-- BEGIN PASSAGE TO READ --

Our Western culture is therefore, in this sense, basically schizophrenic, consisting of two distinct and incommensurable mindsets. This academic ‘apartheid’ which has been established in formal Education comes to the fore with Descartes (1596—1650), known as the father of modern scientific philosophy. Descartes created an irrevocable separation, known as Cartesian dualism, between matter and our observations of it – between Matter and Mind, as usually described. However, with the rise of modern relativistic or observationist physics inaugurated by Einstein’s philosophical progenitor, Ernst Mach (1838 – 1916), that Cartesian dichotomy between things and our observations of them was seriously challenged, and in the hands of his relativist successor, Albert Einstein, it has now been all but completely erased. This, of course, is because Relativity removes the traditional separation between the world of matter and the observer, and combines the two, making the hitherto assumed absolute physical measures, mass, length and time, measures relative instead of absolute.

-- END PASSAGE TO READ --

§ **REQUEST A**:
According to the passage on Cartesian dualism, why has the separation between things and our observations of them been all but erased? Answer in one to three sentences.
§ **REQUEST B**:
Whom does the passage on Cartesian dualism call Einstein's philosophical progenitor?
You won't need the entries for any of this work.

-- BEGIN RECORDED INFORMATION --

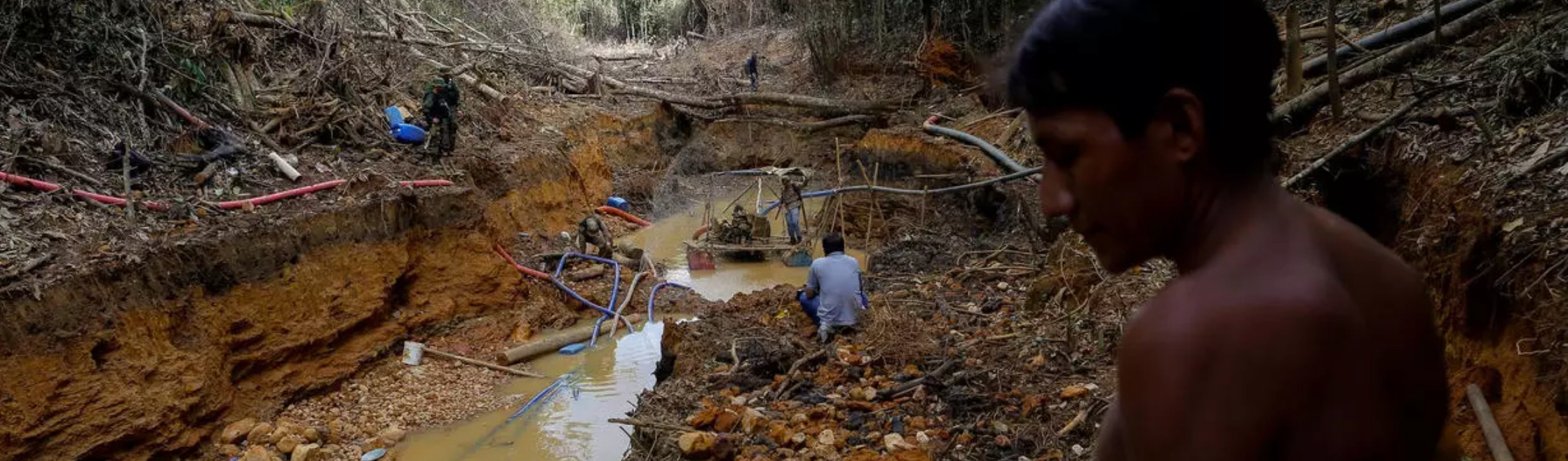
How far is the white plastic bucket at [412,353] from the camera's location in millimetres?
8273

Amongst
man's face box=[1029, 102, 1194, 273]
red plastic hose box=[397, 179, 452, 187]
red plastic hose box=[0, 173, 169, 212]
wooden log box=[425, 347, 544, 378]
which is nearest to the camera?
man's face box=[1029, 102, 1194, 273]

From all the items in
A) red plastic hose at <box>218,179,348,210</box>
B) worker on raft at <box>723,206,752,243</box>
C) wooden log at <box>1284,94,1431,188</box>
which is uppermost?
wooden log at <box>1284,94,1431,188</box>

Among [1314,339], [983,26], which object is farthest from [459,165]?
[1314,339]

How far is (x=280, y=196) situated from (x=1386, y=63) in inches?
347

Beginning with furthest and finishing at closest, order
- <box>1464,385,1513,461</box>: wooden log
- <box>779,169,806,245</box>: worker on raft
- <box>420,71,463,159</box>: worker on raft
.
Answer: <box>779,169,806,245</box>: worker on raft, <box>420,71,463,159</box>: worker on raft, <box>1464,385,1513,461</box>: wooden log

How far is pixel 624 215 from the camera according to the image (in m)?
14.8

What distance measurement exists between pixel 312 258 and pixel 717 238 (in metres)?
5.91

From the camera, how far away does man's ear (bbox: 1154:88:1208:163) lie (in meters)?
0.82

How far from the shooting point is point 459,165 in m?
10.1

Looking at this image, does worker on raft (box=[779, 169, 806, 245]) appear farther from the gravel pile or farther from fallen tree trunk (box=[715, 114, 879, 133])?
the gravel pile

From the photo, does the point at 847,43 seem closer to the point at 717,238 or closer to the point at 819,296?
the point at 717,238

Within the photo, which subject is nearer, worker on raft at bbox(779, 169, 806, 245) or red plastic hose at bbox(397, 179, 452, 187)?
red plastic hose at bbox(397, 179, 452, 187)

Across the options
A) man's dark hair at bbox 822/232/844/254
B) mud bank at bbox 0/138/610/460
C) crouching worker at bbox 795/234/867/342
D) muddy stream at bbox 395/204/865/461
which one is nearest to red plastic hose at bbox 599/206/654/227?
muddy stream at bbox 395/204/865/461

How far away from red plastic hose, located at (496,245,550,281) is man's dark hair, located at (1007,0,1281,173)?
972 centimetres
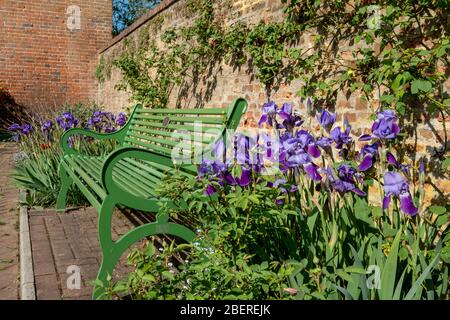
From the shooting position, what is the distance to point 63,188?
462cm

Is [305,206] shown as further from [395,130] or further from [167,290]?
[167,290]

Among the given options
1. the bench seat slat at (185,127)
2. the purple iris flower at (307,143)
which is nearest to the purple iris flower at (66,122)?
the bench seat slat at (185,127)

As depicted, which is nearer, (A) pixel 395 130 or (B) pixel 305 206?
(A) pixel 395 130

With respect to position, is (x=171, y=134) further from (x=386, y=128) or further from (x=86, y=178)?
(x=386, y=128)

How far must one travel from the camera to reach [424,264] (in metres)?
1.89

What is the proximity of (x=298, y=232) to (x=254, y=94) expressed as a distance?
2.36 metres

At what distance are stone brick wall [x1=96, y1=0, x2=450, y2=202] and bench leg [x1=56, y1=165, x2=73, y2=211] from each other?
194cm

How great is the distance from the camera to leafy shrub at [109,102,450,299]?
1.83 m

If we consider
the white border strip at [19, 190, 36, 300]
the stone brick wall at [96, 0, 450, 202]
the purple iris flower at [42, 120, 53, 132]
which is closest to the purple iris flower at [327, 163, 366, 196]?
the stone brick wall at [96, 0, 450, 202]

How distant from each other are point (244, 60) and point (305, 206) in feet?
8.87

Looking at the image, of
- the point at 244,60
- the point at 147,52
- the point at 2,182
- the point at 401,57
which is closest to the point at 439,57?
the point at 401,57

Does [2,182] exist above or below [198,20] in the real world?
below

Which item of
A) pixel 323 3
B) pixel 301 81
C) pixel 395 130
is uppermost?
pixel 323 3

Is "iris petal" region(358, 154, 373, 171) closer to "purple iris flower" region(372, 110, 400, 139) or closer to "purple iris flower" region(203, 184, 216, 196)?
"purple iris flower" region(372, 110, 400, 139)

-- END RECORDED INFORMATION --

§ **COMPLETE ANSWER A**:
Relativity removes the traditional separation between the world of matter and the observer and combines the two. This makes mass, length and time relative rather than absolute.

§ **COMPLETE ANSWER B**:
Ernst Mach (1838–1916).